◆ CONSIGNA ◆
Imprime sin cambios el tramo de la reseña sobre Giselle que va desde "La Compañía de" hasta "camino por recorrer.".

La Compañía de Ballet Laura Alonso alzó el telón para presentar su tan esperado debut en Giselle, cumbre del ballet romántico. La función transcurrió en una atmósfera peculiar. Las butacas, testigos habituales de llenos absolutos, dejaban ver algunos espacios vacíos, recordándonos que la normalidad aún es un camino por recorrer.
Fue en este marco íntimo donde bailarines jóvenes, ávidos por conquistar su primer gran desafío, y figuras experimentadas, dueñas de una técnica depurada, subieron a escena para tejer una misma historia de amor, traición y redención. Juntos, no solo interpretaron la tragedia de la joven campesina que muere, sino que demostraron la resiliencia del arte, uniendo generaciones en un esfuerzo común por mantener viva la magia de la danza.
La función del viernes contó con un reparto mayormente joven. El rol titular de la dulce e ingenua campesina estuvo a cargo de Alejandra Rodríguez, quien encontró un partenaire en el también bailarín de la compañía Paul García para dar vida al noble y atormentado Albrecht, Duque de Silesia.

La trama trágica se tejió con las sólidas interpretaciones de Pablo González como Hilarión, Lourdes Álvarez en el papel de Bertha, madre de Giselle; y la actuación especial de la actriz italiana Francesca Prandi como Bathilde.
Completó el cuadro principal Haden Pérez con una imponente caracterización de Myrtha, la Reina de las Willis.
El primer acto transcurrió con un cuerpo de baile que, en ocasiones, se limitó solo a marcar los pasos, evidenciando un notable nerviosismo “comprensible” para una función de debut. En este contexto hizo su entrada Giselle, con una presencia menos risueña. Posteriormente fue incorporando esa sonrisa radiante y la mirada de quien busca disfrute y libertad. La bailarina logró paulatinamente reflejar con convicción la nobleza, alegría y pasión ingenua de la joven.

Por su parte, Paul García (Albrecht) en sus primeras intervenciones lo mostraron con una actitud un tanto tímida. Esta aproximación inicial fue transformándose a medida que avanzaba la trama. Poco a poco, García logró despojarse de esas afectaciones para mostrar un personaje más sólido y orgánico, permitiendo que la vulnerabilidad y el drama ganaran protagonismo.

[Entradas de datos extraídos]
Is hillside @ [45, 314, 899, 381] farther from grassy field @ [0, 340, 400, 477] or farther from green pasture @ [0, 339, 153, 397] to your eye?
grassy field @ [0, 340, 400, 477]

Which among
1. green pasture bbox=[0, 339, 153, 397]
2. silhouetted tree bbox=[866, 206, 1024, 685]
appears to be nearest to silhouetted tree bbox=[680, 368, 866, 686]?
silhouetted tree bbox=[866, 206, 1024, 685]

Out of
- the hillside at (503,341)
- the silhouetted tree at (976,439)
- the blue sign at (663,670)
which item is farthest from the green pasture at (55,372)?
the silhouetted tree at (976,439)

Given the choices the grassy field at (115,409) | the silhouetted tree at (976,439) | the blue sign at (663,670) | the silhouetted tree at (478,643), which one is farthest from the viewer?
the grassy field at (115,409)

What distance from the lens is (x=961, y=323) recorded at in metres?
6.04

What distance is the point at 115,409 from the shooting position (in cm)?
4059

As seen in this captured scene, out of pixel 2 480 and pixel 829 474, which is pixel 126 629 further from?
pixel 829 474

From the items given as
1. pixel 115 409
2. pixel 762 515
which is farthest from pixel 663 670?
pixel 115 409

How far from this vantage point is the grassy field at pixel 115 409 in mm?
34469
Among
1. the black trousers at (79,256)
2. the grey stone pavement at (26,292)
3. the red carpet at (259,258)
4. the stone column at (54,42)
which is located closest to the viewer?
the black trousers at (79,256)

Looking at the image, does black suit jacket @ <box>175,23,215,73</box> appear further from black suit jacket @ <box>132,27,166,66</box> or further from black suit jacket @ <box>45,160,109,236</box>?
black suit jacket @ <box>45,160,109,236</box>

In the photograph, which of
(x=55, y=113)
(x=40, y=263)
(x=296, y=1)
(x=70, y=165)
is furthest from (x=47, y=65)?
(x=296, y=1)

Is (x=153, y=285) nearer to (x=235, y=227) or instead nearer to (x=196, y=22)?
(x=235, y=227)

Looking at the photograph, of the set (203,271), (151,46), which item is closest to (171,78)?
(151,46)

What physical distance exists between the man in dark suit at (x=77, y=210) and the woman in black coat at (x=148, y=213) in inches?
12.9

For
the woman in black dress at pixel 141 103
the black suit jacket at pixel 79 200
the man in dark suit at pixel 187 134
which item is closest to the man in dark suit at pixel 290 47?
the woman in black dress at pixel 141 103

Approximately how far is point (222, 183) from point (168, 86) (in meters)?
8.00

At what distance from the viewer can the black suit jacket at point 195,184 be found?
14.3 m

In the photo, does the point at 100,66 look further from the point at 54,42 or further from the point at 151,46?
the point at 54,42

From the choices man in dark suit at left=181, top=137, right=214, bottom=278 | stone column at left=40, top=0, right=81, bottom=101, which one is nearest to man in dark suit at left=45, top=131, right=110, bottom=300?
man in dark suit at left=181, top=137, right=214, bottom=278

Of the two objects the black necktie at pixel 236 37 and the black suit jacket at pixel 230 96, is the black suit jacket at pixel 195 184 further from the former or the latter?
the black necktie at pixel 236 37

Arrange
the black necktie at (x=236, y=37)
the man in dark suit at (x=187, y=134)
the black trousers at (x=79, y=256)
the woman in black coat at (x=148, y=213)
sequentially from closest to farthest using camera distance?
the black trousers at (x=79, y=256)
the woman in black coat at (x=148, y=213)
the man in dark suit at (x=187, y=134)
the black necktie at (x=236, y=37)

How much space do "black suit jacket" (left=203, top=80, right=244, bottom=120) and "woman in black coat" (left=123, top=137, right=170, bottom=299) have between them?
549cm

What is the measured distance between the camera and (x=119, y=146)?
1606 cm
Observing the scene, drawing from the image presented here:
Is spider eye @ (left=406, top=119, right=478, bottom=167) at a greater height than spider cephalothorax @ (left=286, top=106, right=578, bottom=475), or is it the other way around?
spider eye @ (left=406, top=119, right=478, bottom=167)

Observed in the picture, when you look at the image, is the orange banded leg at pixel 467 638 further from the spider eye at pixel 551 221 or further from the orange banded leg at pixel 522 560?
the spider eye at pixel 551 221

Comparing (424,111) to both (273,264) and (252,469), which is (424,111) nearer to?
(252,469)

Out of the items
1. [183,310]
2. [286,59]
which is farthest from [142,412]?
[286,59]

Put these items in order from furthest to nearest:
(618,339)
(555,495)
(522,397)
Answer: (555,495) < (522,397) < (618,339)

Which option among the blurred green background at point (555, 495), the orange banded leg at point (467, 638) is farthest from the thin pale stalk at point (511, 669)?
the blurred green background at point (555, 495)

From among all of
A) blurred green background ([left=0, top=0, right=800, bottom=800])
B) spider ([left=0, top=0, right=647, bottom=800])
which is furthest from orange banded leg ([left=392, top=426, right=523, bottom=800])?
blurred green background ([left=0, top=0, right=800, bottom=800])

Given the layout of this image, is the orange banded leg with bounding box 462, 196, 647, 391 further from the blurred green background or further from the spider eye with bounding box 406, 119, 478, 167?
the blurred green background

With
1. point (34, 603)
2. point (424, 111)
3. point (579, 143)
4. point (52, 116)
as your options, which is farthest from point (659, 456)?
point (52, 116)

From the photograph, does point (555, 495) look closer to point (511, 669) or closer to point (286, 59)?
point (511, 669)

◆ SOLUCIÓN ◆
La Compañía de Ballet Laura Alonso alzó el telón para presentar su tan esperado debut en Giselle, cumbre del ballet romántico. La función transcurrió en una atmósfera peculiar. Las butacas, testigos habituales de llenos absolutos, dejaban ver algunos espacios vacíos, recordándonos que la normalidad aún es un camino por recorrer.